Cygnus atratus is a swan of a different color, namely black, which differentiates these birds from other types of swans. Commonly known as a black swan, this waterbird is native to many parts of Australia. After their discovery in the late 17th century, black swans were introduced to zoos and parks in other countries, mainly as ornamental birds. Since then, some have escaped and can now be found in other parts of the world, especially New Zealand and England.
Although it is not considered very large for a swan, the black swan is still a large bird. It can grow to be roughly 60 inches (152.4 cm) and has a wingspan of more than 6 feet (1.8 m). Males, called cobs, are typically a little larger than females, called pens, and a black swan can weigh as much as 20 pounds (9 kg).
The word atratus translates to dressed or covered in black, which is perfect to describe the black swan. The feathers of a mature black swan are all completely black, with exception of the tips of the wings, which tend to curl up on the bird's back. Flashes of white can be seen at the tips of its wings when this large bird is flying. Its eyes are red, as is its bill, which has white markings, typically a band, towards the tip.
Along with other swans, the black swan also has a long, graceful neck that is often curved into an s-shape. With almost 25 vertebrae, it is thought to have the longest neck of any species of swan. The length of its neck helps this bird feed on underwater vegetation.
Black swans can typically be found in fresh or salt water, swimming, nesting, or snacking on aquatic grasses and leaves. Although it is more common for them to live in swamps, lakes, and rivers, they can sometimes be found just off the coast of Australia and outlying coastal islands. Nests can be found on small islands, in shallow water, or along the shore of a body of water. Like the whooper swan, the black swan is much less territorial and aggressive than many other swans, and they will often live in small colonies.
A black swan nest is usually made from aquatic reeds, grasses, and sticks, and it can be quite large — up to 4 feet (1.2 meters) across. Nest construction typically happens during the wetter months, and after a courtship that can last for two years, the female black swan and her mate will work together to build it.
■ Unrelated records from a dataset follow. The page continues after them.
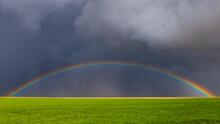 Brilliant Rainbow Shines Underneath Dark Storm Clouds After Violent Storms And Tornadoes Passed Through The Eastern Colorado Plains.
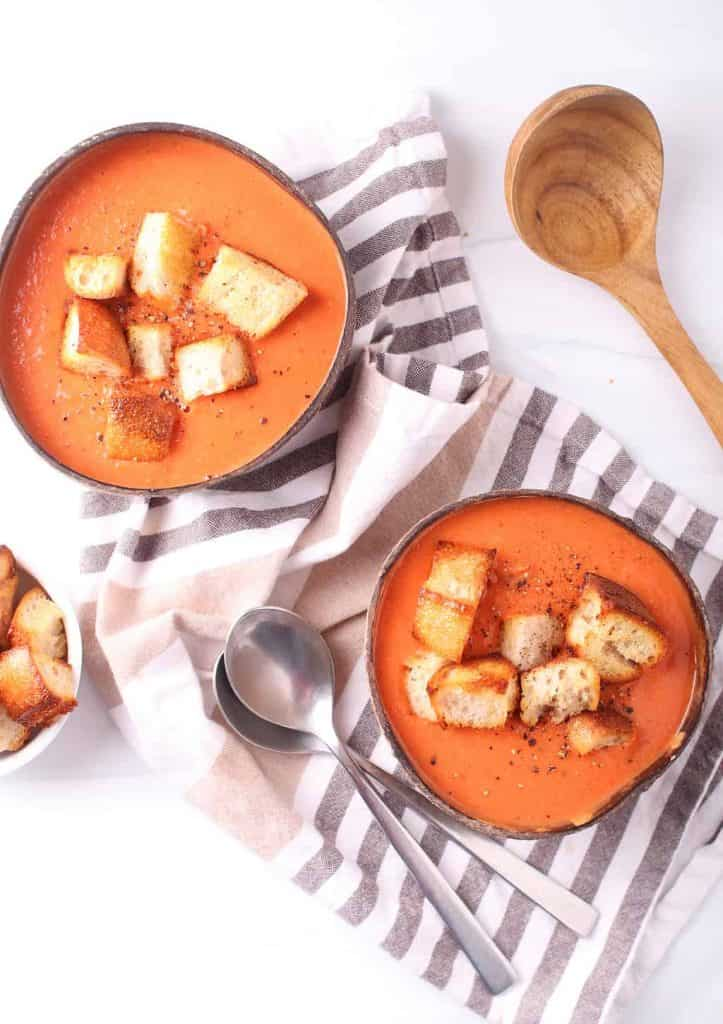 Two bowls of creamy vegan tomato soup with homemade croutons next to two spoons.
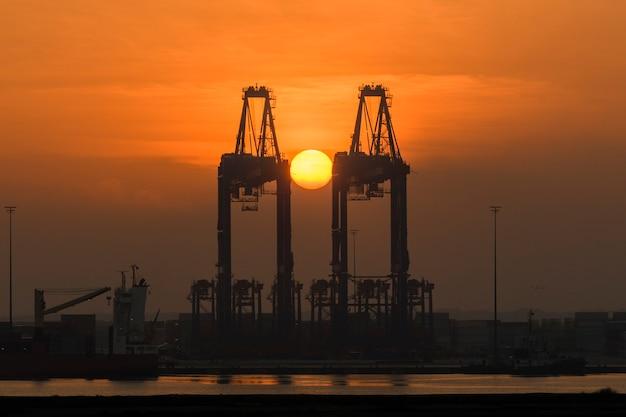 Козловой кран с восходом солнца. утро в порту.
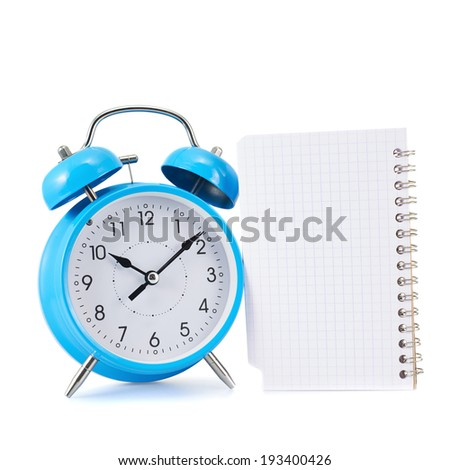 Alarm clock and notebook composition isolated over the white background - stock photo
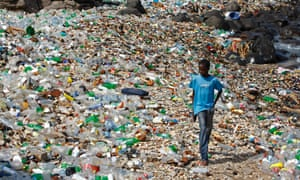 A boy walks along a polluted beach strewn with predominantly plastic bottles in the village of Ngor, Dakar, Senegal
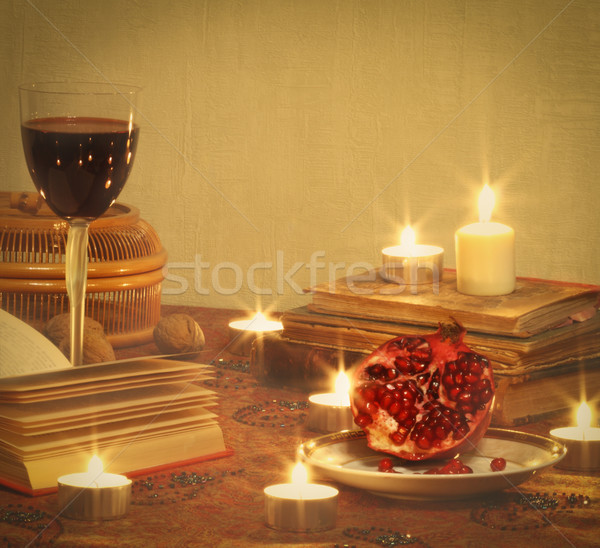 Still life with pomegranate, red wine, books and candles Stock photo © dashapetrenko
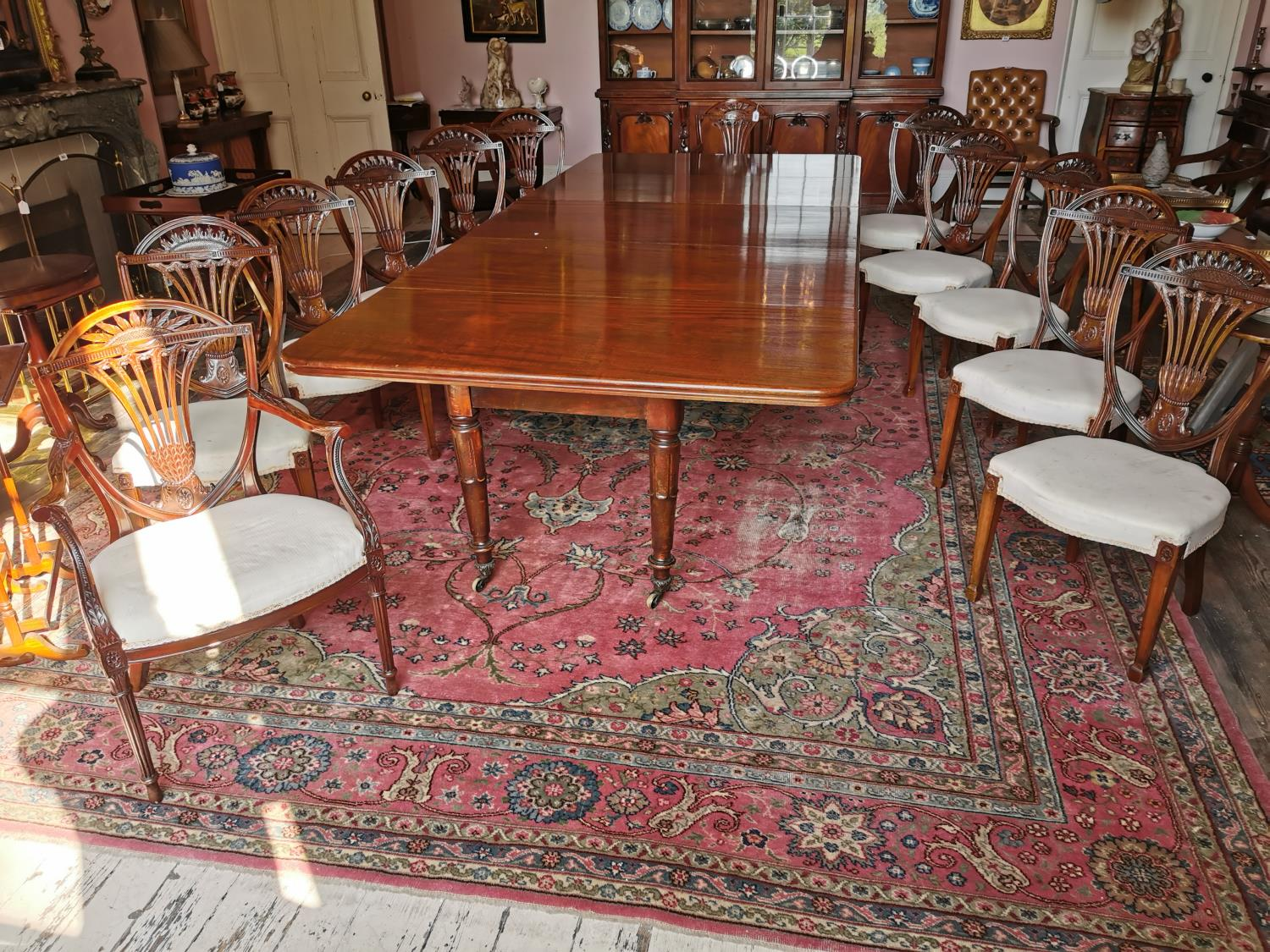 Set of ten plus two Edwardian mahogany dining chairs.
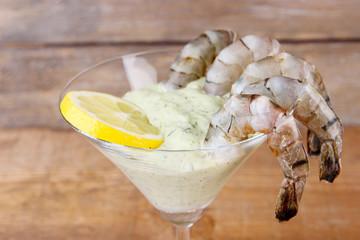 Martini glass of fresh tasty prawns with lemon and sauce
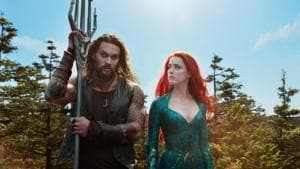 This image released by Warner Bros. Pictures shows Jason Momoa, left, and Amber Heard in a scene from Aquaman.(AP)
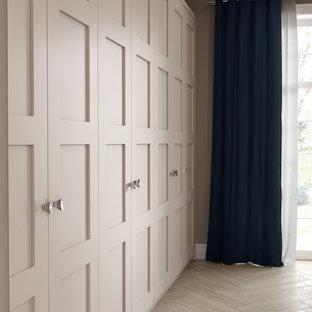 Imagen de armario clásico, de tamaño medio, con armarios estilo shaker, puertas de armario grises, suelo de madera en tonos medios y suelo marrón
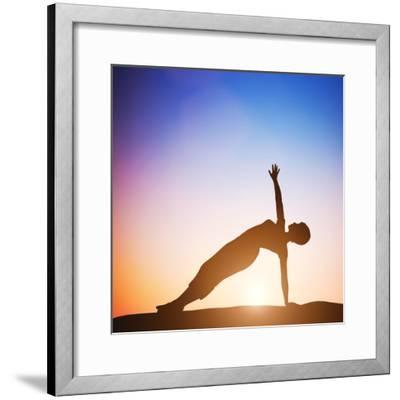 Woman in Side Balance Yoga Meditating at Sunset. Zen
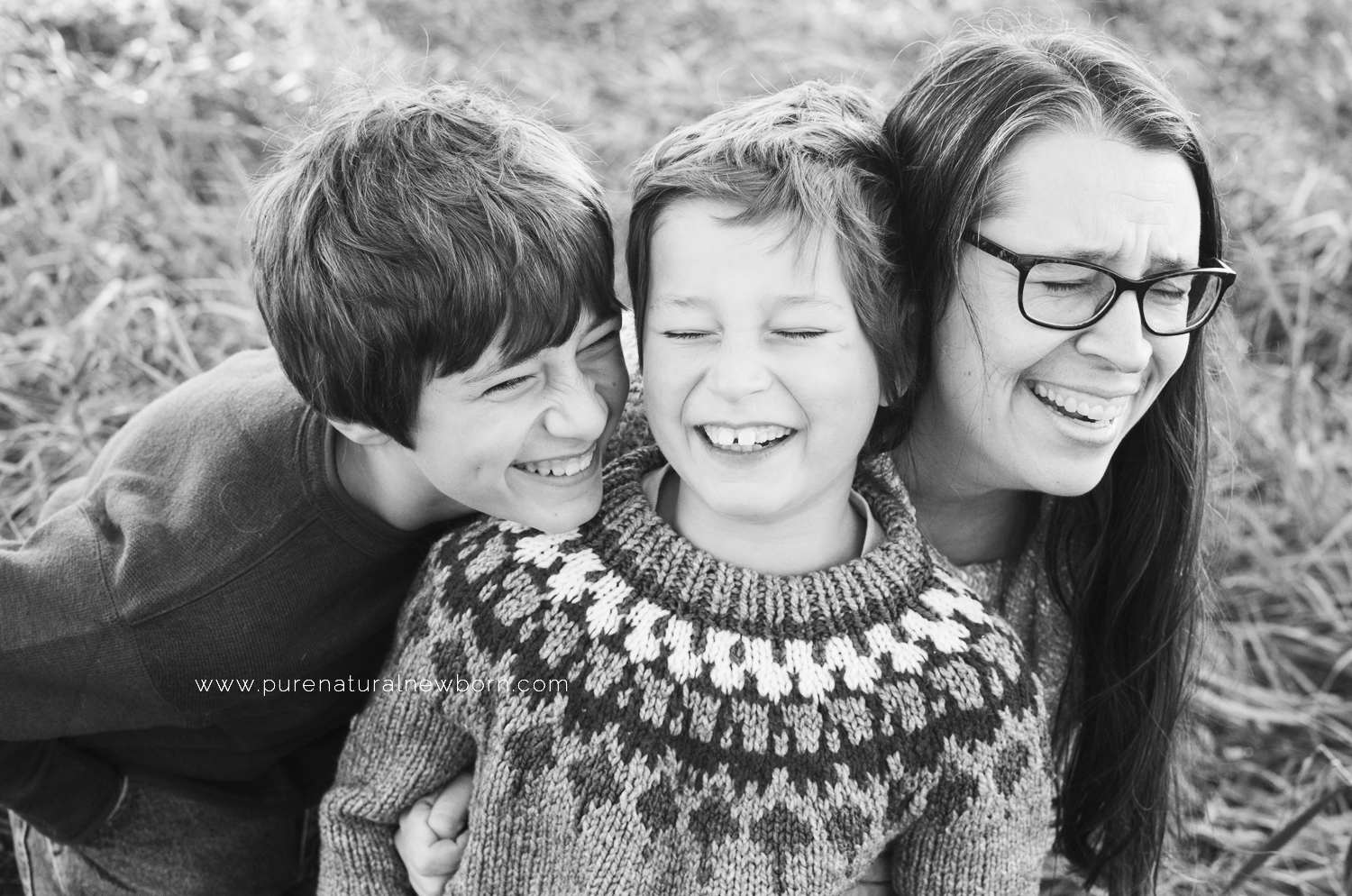 Debora Rodrigues Family Photos Ottawa Photographer Babywearing in Canada Black And White Family Portrait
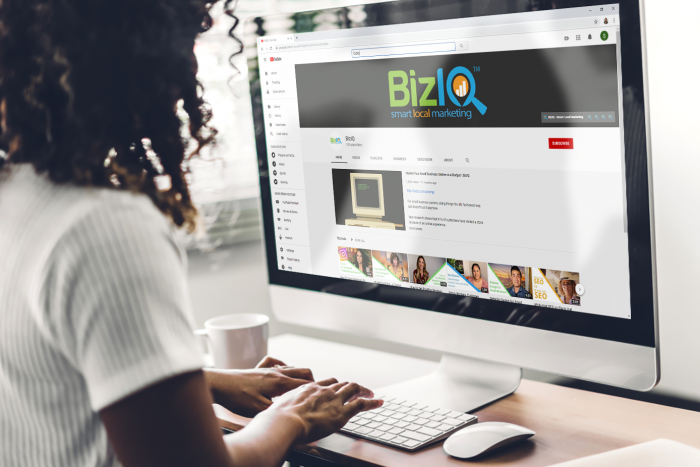 african american woman in white t-shirt types on computer while browsing youtube with biziq logo and channel on screen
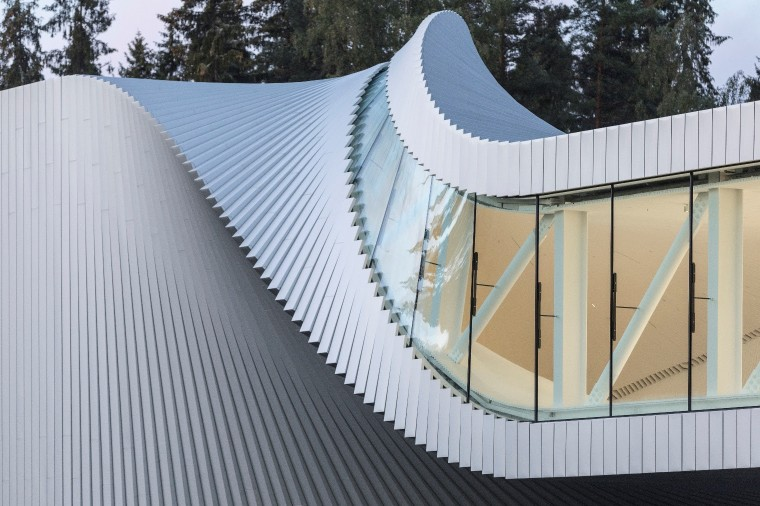 A simple twist in The Twist Museum building architecture, house, roof, wall, gray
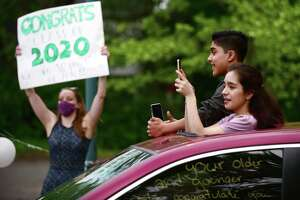 8th grade students from West Rocks Middle School receive congratulations from the staff Thursday, June 4, 2020, during a drive-thru graduation ceremony at the school in Norwalk, Conn.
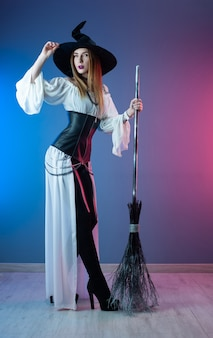 Slender girl in a witch costume for halloween with a broom
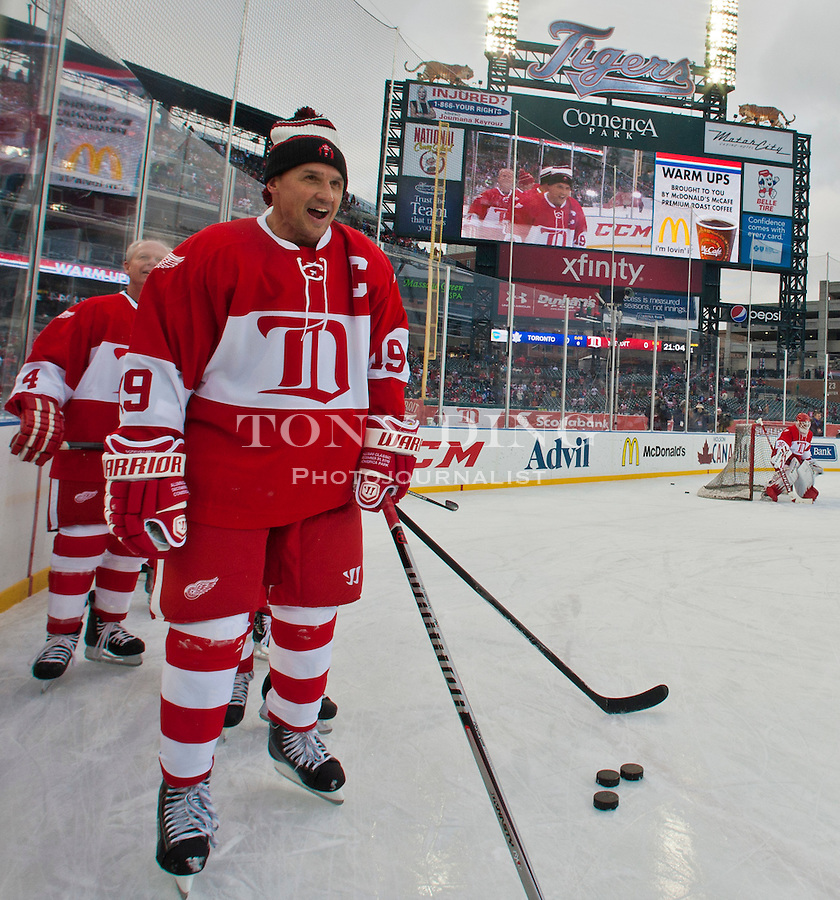 31 December 2013: Former Detroit Red Wings forward Steve Yzerman (19) wait his turn to practice a play during warmups before the Toronto Maple Leafs v Detroit Red Wings Alumni Showdown hockey game, at Comerica Park, in Detroit, MI.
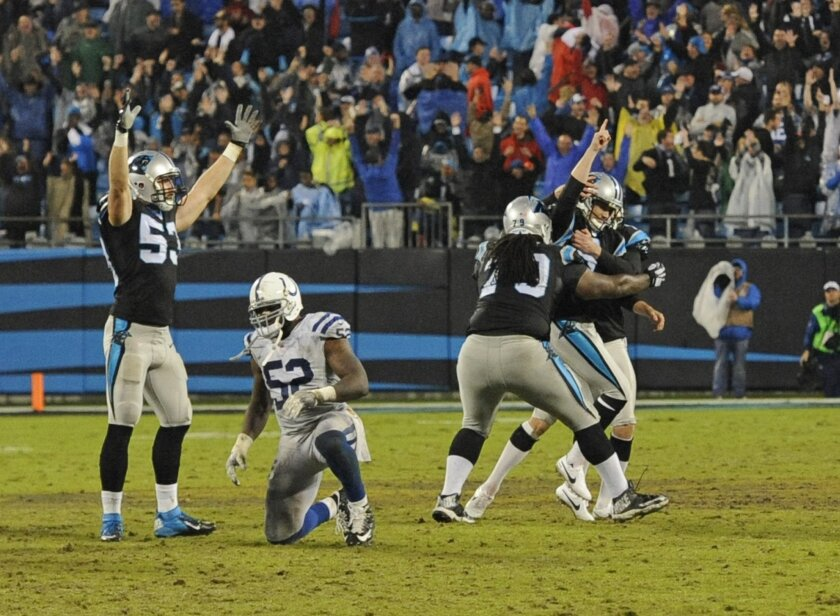 Teammates surround Carolina Panthers kicker Graham Gano (9) after his game-winning field goal in overtime of an NFL football game against the Indianapolis Colts in Charlotte, N.C., early Tuesday, Nov. 3, 2015. (AP Photo/Mike McCarn)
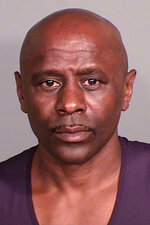 This booking photo released by the Dunn County Sheriff's Office on Thursday, Sept. 16, 2021 shows Darren Lee McWright, 56, in Menomonie, Wis. Sheriff's officials say one suspect has been arrested and a second suspect is being sought in connection with the fatal shootings of four people found in an abandoned SUV in western Wisconsin. Dunn County Sheriff Kevin Byrd says McWright, of St. Paul, Minnesota, who also uses the alias last name of Osborne, is being held in the Ramsey County Jail. Officials say a warrant is out for the other suspect, 38-year-old Antoine Darnique Suggs, who is believed to be in the Twin Cities area and is considered armed and dangerous. (Dunn County Sheriff's Office via AP)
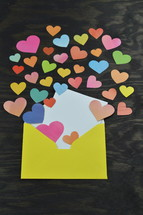 hearts pouring out of an envelope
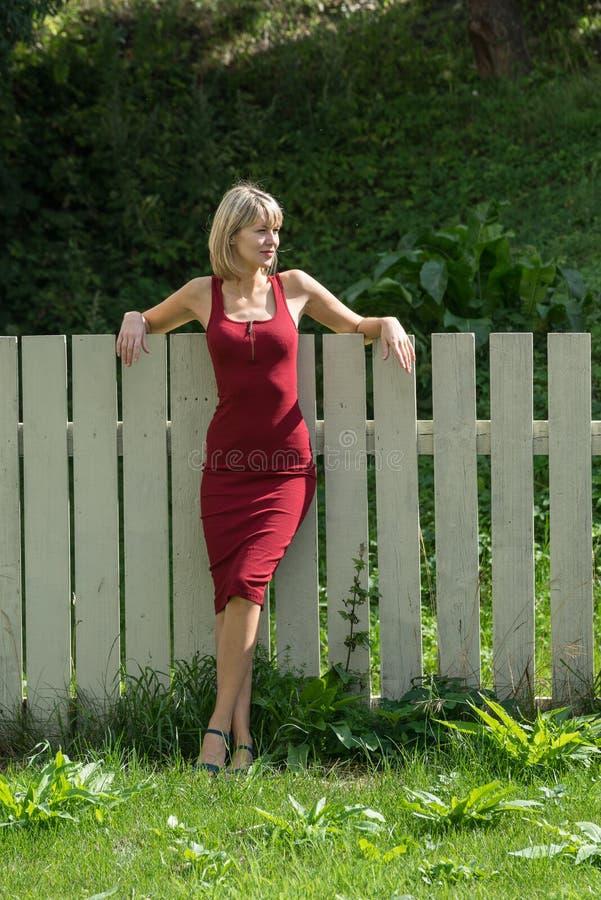 Mulher loura nova em um vestido vermelho que inclina-se contra a cerca de madeira fotografia de stock royalty free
These birds are almost always monogamous, and they will also reuse a nest year after year, repairing it as needed. When the female is ready, she will lay up to eight large, greenish eggs, each one a day apart. After all of the eggs are laid, the male and female both sit on the eggs until they hatch.
A little over a month after incubation begins, small baby swans, called cygnets, emerge. They are usually covered in a fluffy gray down, which they will lose after about a month. Within a day or two, they are able to swim, but they will still hitchhike on their parent's backs for trips into deep water. Although they are usually able to fly by about six months, black swan cygnets will often stay with their family for nine months or longer.
In 1697, Willem de Vlamingh, a Dutch explorer, discovered these birds in Australia. With the exception of the northern and central regions, the bird is abundant in many parts of the country. A picture of this swan can be found on both the coat of arms and flag of Western Australia.